Laila Benraïss-Noailles, IAE Bordeaux; Catherine Viot, IAE Bordeaux et Khaled Sabouné, Aix-Marseille Université (AMU), Le 18 juillet 2024

Un vrai soutien de l’organisation peut être un moyen efficace de retenir les managers d’Ehpad tentés par un départ. Shutterstock

Depuis quelques mois, les médias sociaux et la presse managériale consacrent des rubriques au «conscious quitting». Cet anglicisme qui signifie «démission en conscience» est apparu récemment afin de qualifier des salariés qui décident de quitter leur entreprise parce que leurs valeurs ne coïncident plus avec celles de leur employeur. Cette prise de conscience du décalage entre les valeurs individuelles des salariés et celles de leurs employeurs a été accentuée par la crise sanitaire, qui leur a offert l’occasion de prendre du recul sur leur travail.

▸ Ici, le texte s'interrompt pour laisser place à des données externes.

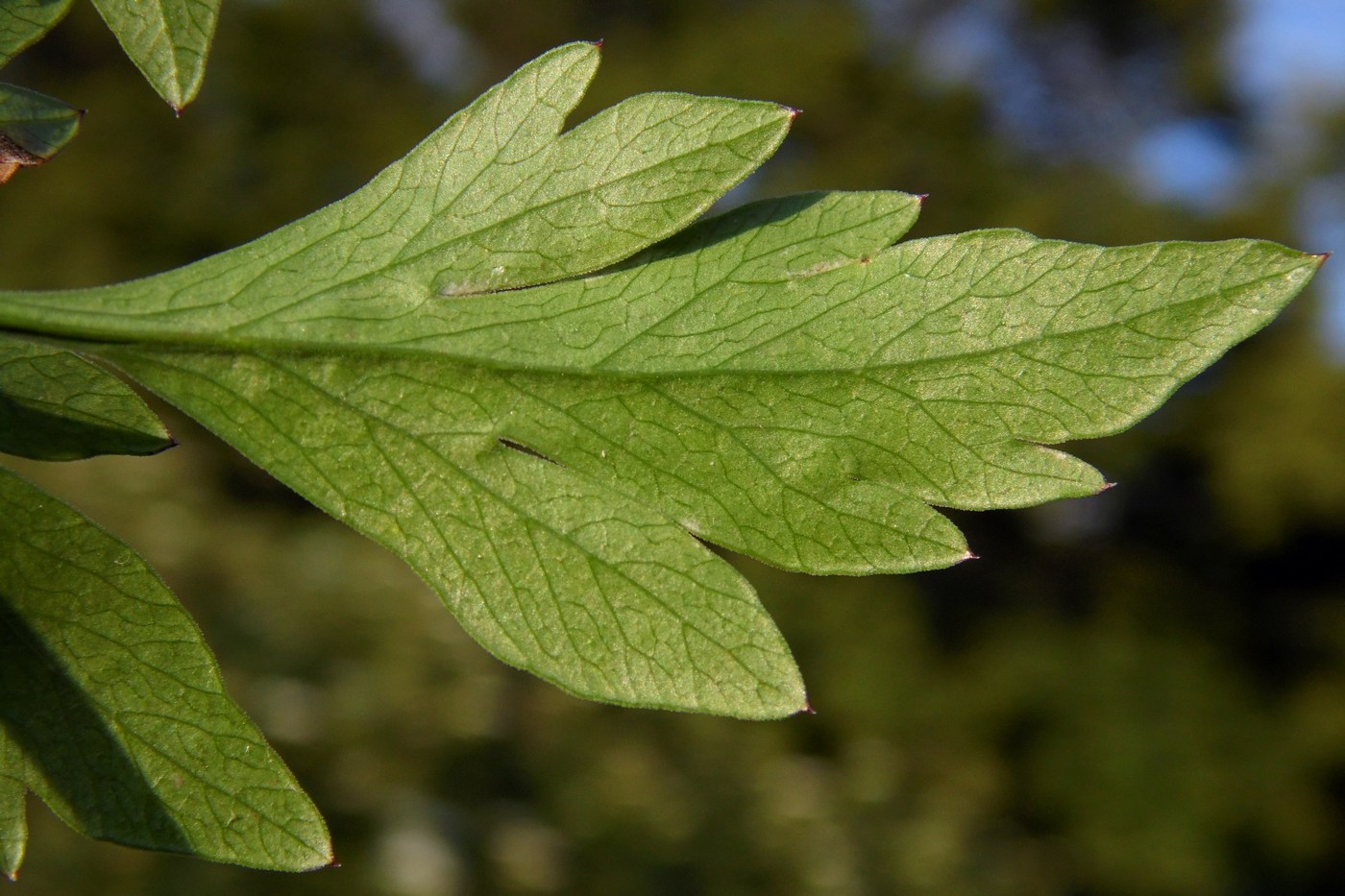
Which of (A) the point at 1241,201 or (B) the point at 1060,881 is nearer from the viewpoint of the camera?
(B) the point at 1060,881

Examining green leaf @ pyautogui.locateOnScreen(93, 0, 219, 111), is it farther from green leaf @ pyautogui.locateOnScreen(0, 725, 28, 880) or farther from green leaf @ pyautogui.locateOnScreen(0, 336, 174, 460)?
green leaf @ pyautogui.locateOnScreen(0, 725, 28, 880)

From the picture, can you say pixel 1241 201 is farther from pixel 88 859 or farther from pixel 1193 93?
pixel 88 859

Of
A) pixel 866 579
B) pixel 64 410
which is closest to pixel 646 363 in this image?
pixel 64 410

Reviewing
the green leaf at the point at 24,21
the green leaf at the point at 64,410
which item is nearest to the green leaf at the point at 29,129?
the green leaf at the point at 24,21

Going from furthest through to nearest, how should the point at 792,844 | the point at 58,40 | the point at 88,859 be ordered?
the point at 58,40, the point at 792,844, the point at 88,859

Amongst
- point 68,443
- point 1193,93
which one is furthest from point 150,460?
point 1193,93

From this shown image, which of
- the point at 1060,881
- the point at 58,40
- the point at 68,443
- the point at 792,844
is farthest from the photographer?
the point at 58,40

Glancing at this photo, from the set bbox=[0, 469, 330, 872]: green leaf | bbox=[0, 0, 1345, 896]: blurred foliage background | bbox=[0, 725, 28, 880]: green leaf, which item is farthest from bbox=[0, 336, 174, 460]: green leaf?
bbox=[0, 0, 1345, 896]: blurred foliage background
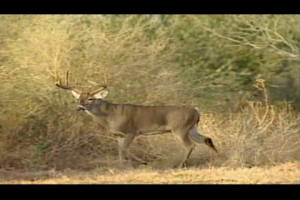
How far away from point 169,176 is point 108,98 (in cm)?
384

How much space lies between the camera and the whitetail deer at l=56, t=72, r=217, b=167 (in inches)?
521

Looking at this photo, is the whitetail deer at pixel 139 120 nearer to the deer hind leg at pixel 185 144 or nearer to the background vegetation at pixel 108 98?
the deer hind leg at pixel 185 144

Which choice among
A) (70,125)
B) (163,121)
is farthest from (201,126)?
(70,125)

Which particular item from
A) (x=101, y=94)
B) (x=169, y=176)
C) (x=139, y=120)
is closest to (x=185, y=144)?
(x=139, y=120)

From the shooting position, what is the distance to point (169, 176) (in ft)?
38.2

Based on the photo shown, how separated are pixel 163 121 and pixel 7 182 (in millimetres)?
3463

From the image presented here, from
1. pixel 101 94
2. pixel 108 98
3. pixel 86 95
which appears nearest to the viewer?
pixel 86 95

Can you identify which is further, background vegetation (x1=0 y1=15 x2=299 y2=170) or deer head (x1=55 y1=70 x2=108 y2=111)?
background vegetation (x1=0 y1=15 x2=299 y2=170)

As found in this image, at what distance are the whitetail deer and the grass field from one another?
947 mm

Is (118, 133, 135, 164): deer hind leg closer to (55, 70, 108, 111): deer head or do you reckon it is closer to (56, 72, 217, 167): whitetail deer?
(56, 72, 217, 167): whitetail deer

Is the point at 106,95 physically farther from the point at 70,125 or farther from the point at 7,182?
the point at 7,182

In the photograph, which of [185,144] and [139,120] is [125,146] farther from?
[185,144]

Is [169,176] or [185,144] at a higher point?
[185,144]

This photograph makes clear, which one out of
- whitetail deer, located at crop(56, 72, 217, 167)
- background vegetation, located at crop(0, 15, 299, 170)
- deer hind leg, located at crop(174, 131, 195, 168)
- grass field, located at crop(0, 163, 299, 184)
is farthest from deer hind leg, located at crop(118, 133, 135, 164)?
deer hind leg, located at crop(174, 131, 195, 168)
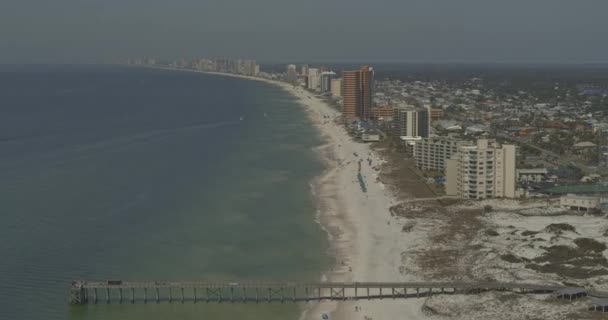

Nous avons souhaité mesurer l’ampleur de l’intention de quitter dans le secteur médico-social, en particulier parmi les managers des Ehpad privés à but lucratif. Ce secteur a récemment été secoué par des scandales concernant les mauvaises conditions d’accueil et de prise en charge, voire des maltraitances des résidents. Des émissions comme Envoyé spécial y ont fait écho avec le reportage : «Maisons de retraite : dernière la façade» (2018). Plusieurs ouvrages peuvent être aussi cités : « Ehpad : une honte française », « Le scandale des Ehpad », et plus récemment « Les Fossoyeurs » : Révélations sur le système qui maltraite nos ainés».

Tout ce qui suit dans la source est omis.